==== PASSAGE TO READ
Once they reach a threshold of time spent in the foreign country, all those elements that you need to consider for fully foreign-based employees come into play, including:

  • Calculating and withholding employee income tax
  • Paying and/or withholding employee and employer social contributions (like payroll tax in the U.S.)
  • Calculating workplace pension contributions

Also added into the mix is the problem of overpaying tax authorities and either being unable to recover it or spend significant administration time doing so.

With this newly mobile workforce, tracking their movements becomes a compliance issue. Firstly, you need to set-up a system to identify and track internationally mobile employees. While self-reporting is a must, the organization itself must make this self-reporting accessible and known. This means set-up of forms, communicating its existence, and then getting people to comply regularly, which all sounds easier than it is in practice.

Once you’ve collected the data, what do you do with it? What’s the difference between an employee usually based in the UK spending six months in the U.S., Portugal or the Seychelles?

It’s down to the employers to get those initial payroll payments, and their tax implications, correct. If they don’t, they can be liable for governmental fines or committing the cardinal sin in payroll – not paying employees accurately and on-time.

Top solutions: Outsource payroll to a third-party to keep track of your mobile workforce and relevant legislation or track employee movements and hire-in expertise, or train internal staff.

Data protection, security, and accuracy

With more tracking comes more data, with more data comes more risk. Data laws differ (sometimes wildly) in different jurisdictions, so employers will need to manage these differences.

To take the U.S. versus the EU, the U.S. has generally weighted protection of data as a commercial asset, while the EU has put individual rights first through its GDPR legislation. While the two regions have similar requirements in lots of respects, in some cases what is normal in the U.S. will get you into hot waters in the EU.

When devising your payroll strategy, how you collect, store, and use data is a crucial element to consider and plan for.

Top solutions: Contract a payroll solution provider with the highest data security standards, including ISO27001, GDPR, and multilevel user access for transfers and approvals.

Currency fluctuations and FX fees

Payroll is particularly risky when it comes to FX rates because payroll payments have to be made. You can’t simply wait until the currency rate becomes more favorable or change to a different source, like you might be able to do with purchases of foreign goods and services.

Small fluctuations in the currency (on either end) can mean a higher cost to you in terms of meeting payroll obligations, or the employee having less spending power.

This is also not considering the FX rates you pay as the payroll payment crosses borders. With payroll generally being the biggest single cost for most businesses, small percentage cuts over time can add up to big costs.

Top Solutions: Lock-in/guarantee exchange rates, monitor exchange rates as a matter of the payroll process, use low-cost FX payment providers.
========
§ **TO-DO ITEM**: Could you retype the passage on international payroll, starting at "To take the" and ending at "and plan for."? None of the lines are needed here.
==== GIVEN MATERIAL
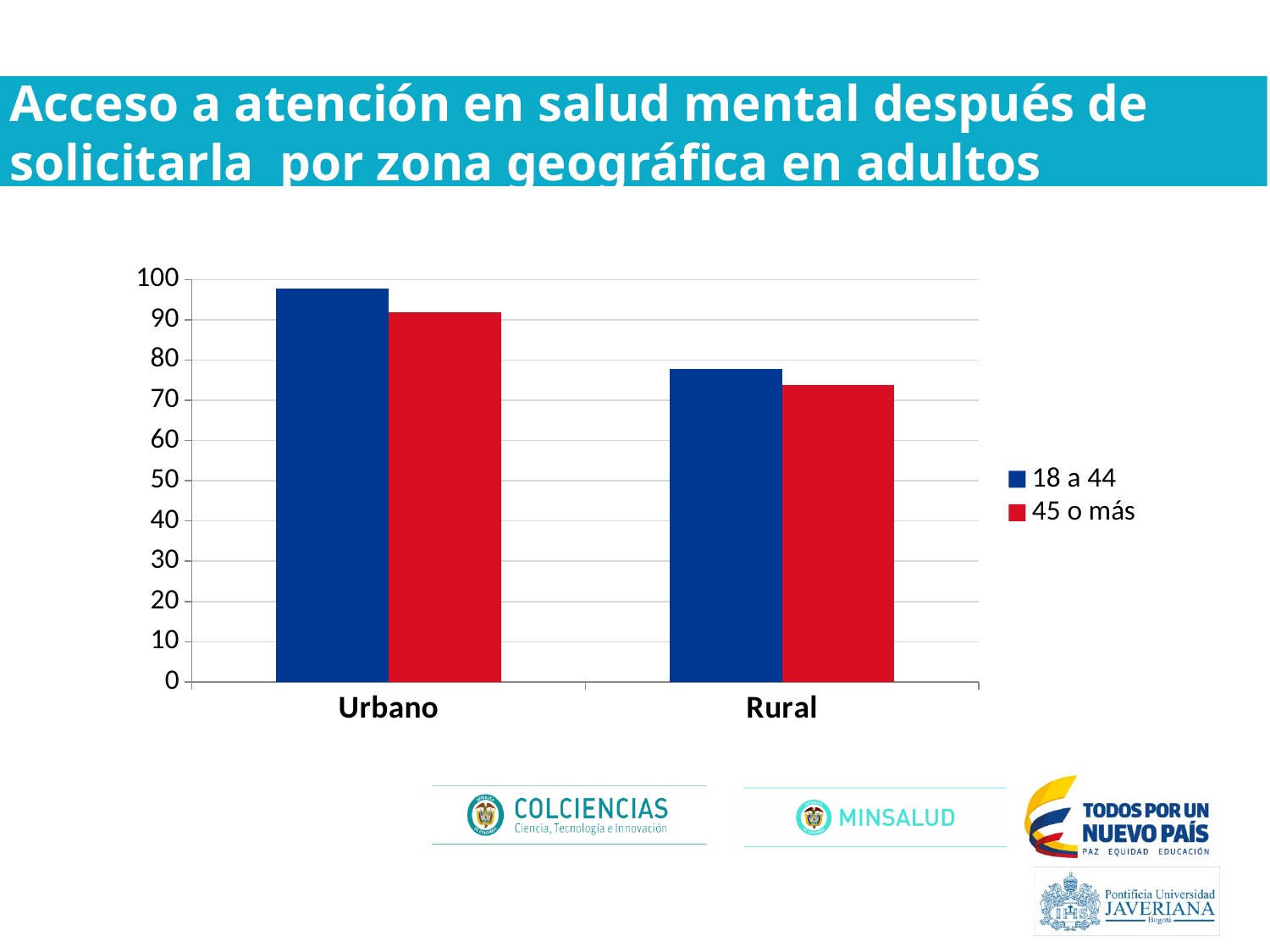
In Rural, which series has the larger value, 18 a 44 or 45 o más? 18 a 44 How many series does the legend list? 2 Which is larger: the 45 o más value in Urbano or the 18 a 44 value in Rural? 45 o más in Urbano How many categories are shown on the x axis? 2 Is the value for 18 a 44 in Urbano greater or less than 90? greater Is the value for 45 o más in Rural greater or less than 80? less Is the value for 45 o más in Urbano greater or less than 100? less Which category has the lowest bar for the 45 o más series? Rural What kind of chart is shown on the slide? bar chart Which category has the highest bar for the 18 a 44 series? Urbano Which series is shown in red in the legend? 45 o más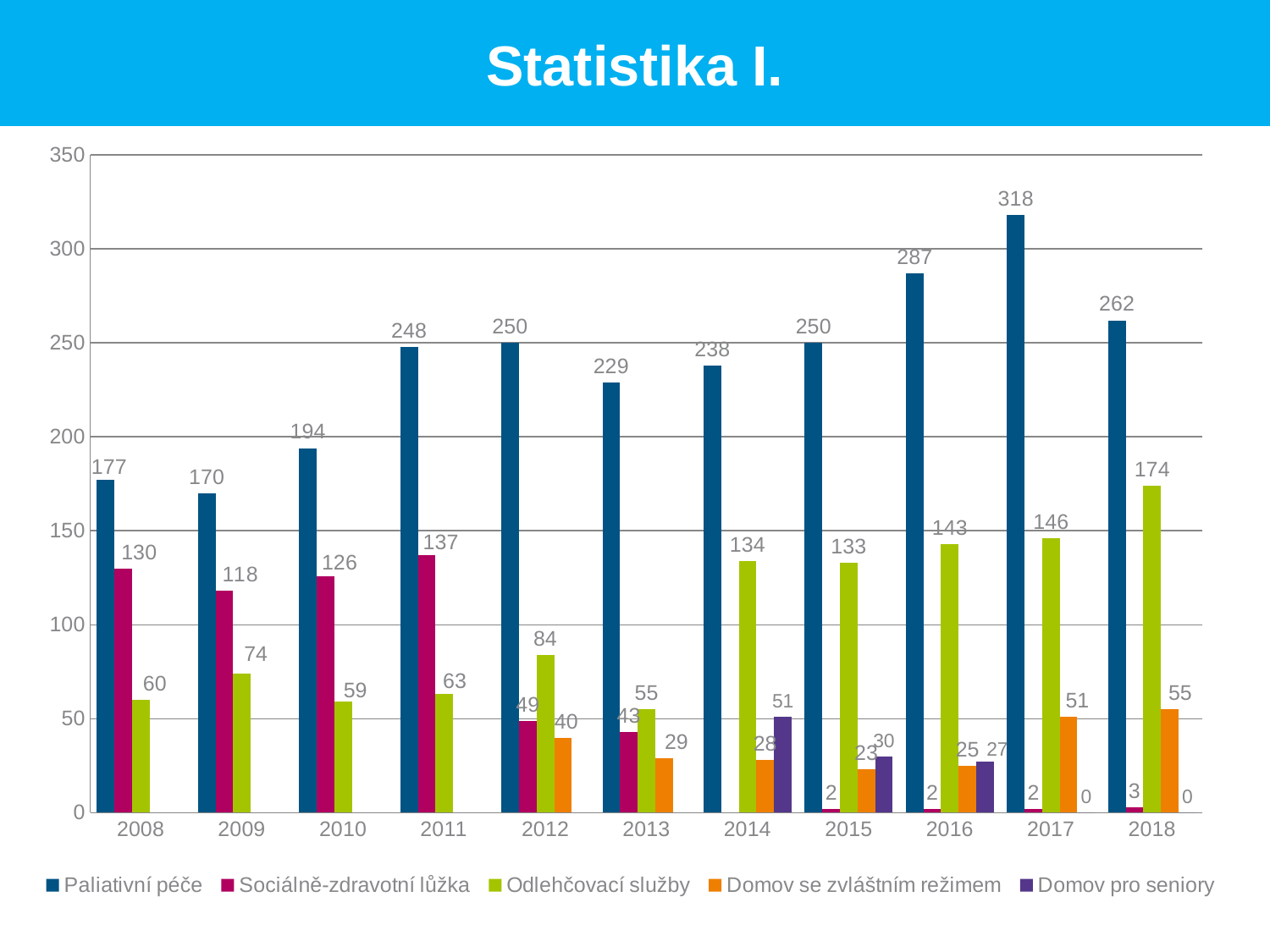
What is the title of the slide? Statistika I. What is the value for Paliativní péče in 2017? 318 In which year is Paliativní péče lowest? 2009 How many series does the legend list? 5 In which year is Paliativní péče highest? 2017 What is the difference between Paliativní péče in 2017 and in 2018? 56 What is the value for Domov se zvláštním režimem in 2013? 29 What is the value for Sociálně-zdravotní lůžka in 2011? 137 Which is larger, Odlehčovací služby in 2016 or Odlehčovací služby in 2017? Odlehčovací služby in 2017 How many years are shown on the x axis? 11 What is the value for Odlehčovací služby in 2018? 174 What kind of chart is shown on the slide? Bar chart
========
§ **RESULT BELOW**:
To take the U.S. versus the EU, the U.S. has generally weighted protection of data as a commercial asset, while the EU has put individual rights first through its GDPR legislation. While the two regions have similar requirements in lots of respects, in some cases what is normal in the U.S. will get you into hot waters in the EU.

When devising your payroll strategy, how you collect, store, and use data is a crucial element to consider and plan for.